In the afternoon, we found an immature Bonaparte's Gull at Jumbo Reservoir (Logan/Sedgwick).     An Upland Sandpiper was on the fence at the corner of Hwy 138 & CR 93 (Red Lion Wildlife Area, Logan County).

A Greater Prairie-Chicken wandered around CR 93, 0.2 miles south of CR 46.  He was loosely associated with four Ring-necked Pheasants.

No Short-eared Owls showed up this evening at the southeast corner of Jumbo Reservoir.  An Eastern Screech-Owl called at the north end about an hour after dark.

May 30
Early in the morning we drove Logan County Roads south of Tamarack Ranch Wildlife Area.  A Greater Prairie-Chicken crossed Hwy 55 about 100 yards south of Mile marker 3.  An Upland Sandpiper stood on a fence post at CR 46 & CR 47.

Later, we walked around the portions of Little Jumbo Reservoir that were not under water (most of Tamarack Ranch Wildlife Area and Little Jumbo Reservoir were flooded).  Highlight was relocating one of the summer resident Bell's Vireos.  A male Magnolia Warbler and Cassin's Vireo were surprises!

Heading northeast to visit a friend, we stopped at Ovid.  A singing Alder Flycatcher was in the northern woods.  A male Northern Cardinal was south of Highway 138.

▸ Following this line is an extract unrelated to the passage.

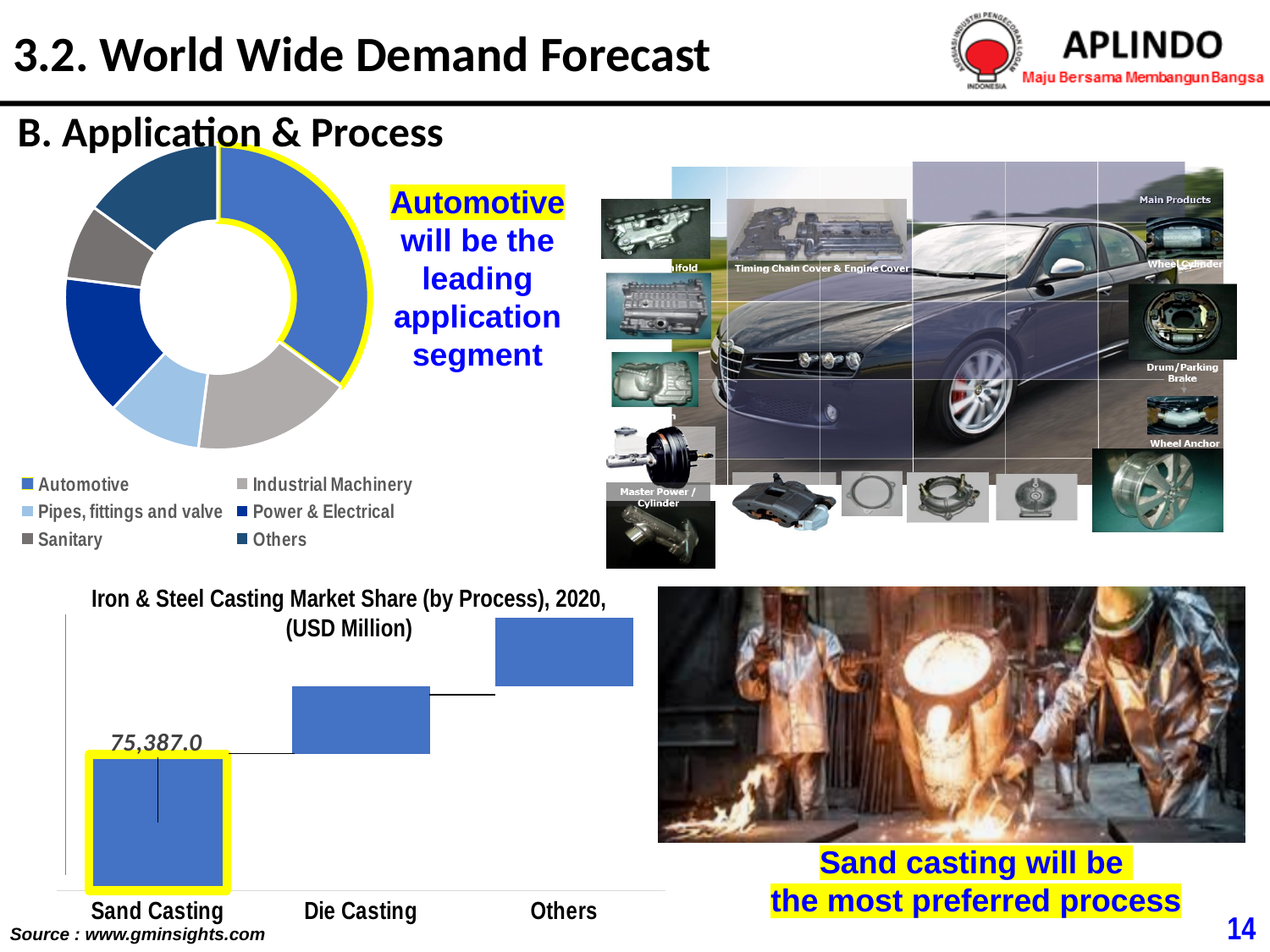
What is the title of the chart at the bottom left of the slide? Iron & Steel Casting Market Share (by Process), 2020, (USD Million) In the bar chart at the bottom left, how many process categories are shown on the x axis? 3 What kind of chart is the 'Iron & Steel Casting Market Share (by Process), 2020' chart? bar chart In the bar chart at the bottom left, which process category has the highest value? Sand Casting How many entries does the legend of the doughnut chart under 'B. Application & Process' list? 6 What kind of chart is shown under 'B. Application & Process' on the left of the slide? doughnut chart In the bar chart at the bottom left, which category's bar is outlined with a yellow highlight? Sand Casting In the bar chart titled 'Iron & Steel Casting Market Share (by Process), 2020, (USD Million)', what is the value for Sand Casting? 75,387.0 In the doughnut chart under 'B. Application & Process', which slice is larger, Industrial Machinery or Pipes, fittings and valve? Industrial Machinery In the doughnut chart under 'B. Application & Process', which application segment has the largest slice? Automotive In the doughnut chart under 'B. Application & Process', which slice is larger, Automotive or Sanitary? Automotive In the bar chart at the bottom left, which is larger, Sand Casting or Die Casting? Sand Casting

We found another male Northern Cardinal near the Julesburg Elementary School (Sedgwick).

May 31

We turned back south and stopped at Sand Draw Wildlife Area (Sedgwick).  Several Field Sparrows flew around the eastern fence line.  A Loggerhead Shrike nest was found in the wild Plum bushes.  Highlight was a Tennessee Warbler fluttering around the windbreak.  A White-throated Sparrow was at the southwestern parking area.

A quick search for Sprague's Pipits at traditional migration grounds found none (it really was too early) and we headed for Denver.